#### Document segment:
※

Sinister: Date: Thu, 4 Apr 2002 19:10:44 +0100
rASKol
raskolnikoff_01 at xxx.com
Thu Apr 4 19:11:45 BST 2002
hello little sinister-village people i havent written to the list in
absolutly ages, and the reason for that is that the part of my brain that
comes up with all the sinisteresque things to say has been otherwise
occupied in a correspondance with somebody twee-as-fup. And she sucks all my
sinister posts out of my head before they make it to the list.
***godspeed*****
I was wondering has anyone been to any of the GYBE! shows, i just attended
the one in dublin, and although i was spellbinded and knocked into a very
pleasent introspective coma for the evening i couldnt help but notice that
the listening public werent quite as cool as i expected them to be. In fact
they were a mixture bedroom spanking greasy spotty guys and lots and lots of
short men who kept crossing in front of me to get beers and because they
couldnt see. It certainly wasnt a place for spotting nice corderoy wearing
girls. Although one of the people i was with spotted a nice goodlooking man
that he kept finding excuses to pass and stare at. i wont out him on the
list though as he does subscribe. Has any of you heard of an oxford band
called "meanwhile, back in communist russia"?
*** I love my car***
A car has always held an element of wonder for me, this is not due to any
mechanical interest or fetish but more to a fascination with the reality or
universe it creates within its steel frame. A minor reality can be created
and kept from the outside world. To drive on the rough tarmac and stare
semiconsciously and passively at the hedgerows and telegraph poles slide by
in a fluid like conveyer belt motion. To count the poles or cut the trees
with a minds-eye scythe and enumerate the cats eyes. It has this delicious
element of childhood, these little universes of music as we drive, talking
and arguing with my siblings, and parents. Being sad and silent as we drive
away from some place or other, or being quietly happy about some trip, full
of planned out scenarios that in themselves could have been great works of
fiction and unreality.

※

#### Information shown:
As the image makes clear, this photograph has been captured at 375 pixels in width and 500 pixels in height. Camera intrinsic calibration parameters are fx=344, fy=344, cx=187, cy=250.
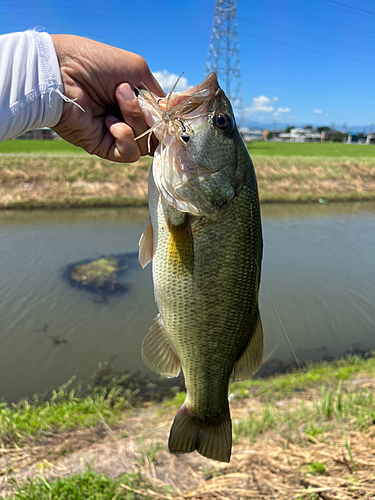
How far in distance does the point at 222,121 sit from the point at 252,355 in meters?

※

#### Short problem:
Answer these questions from the mailing-list post:
1. In which city was the GYBE! show that the writer attended?
2. What Oxford band does the writer ask about?
3. According to the post, what can be created within a car's steel frame and kept from the outside world?

#### Result of the exercise:
1. Dublin.
2. "meanwhile, back in communist russia"
3. A minor reality.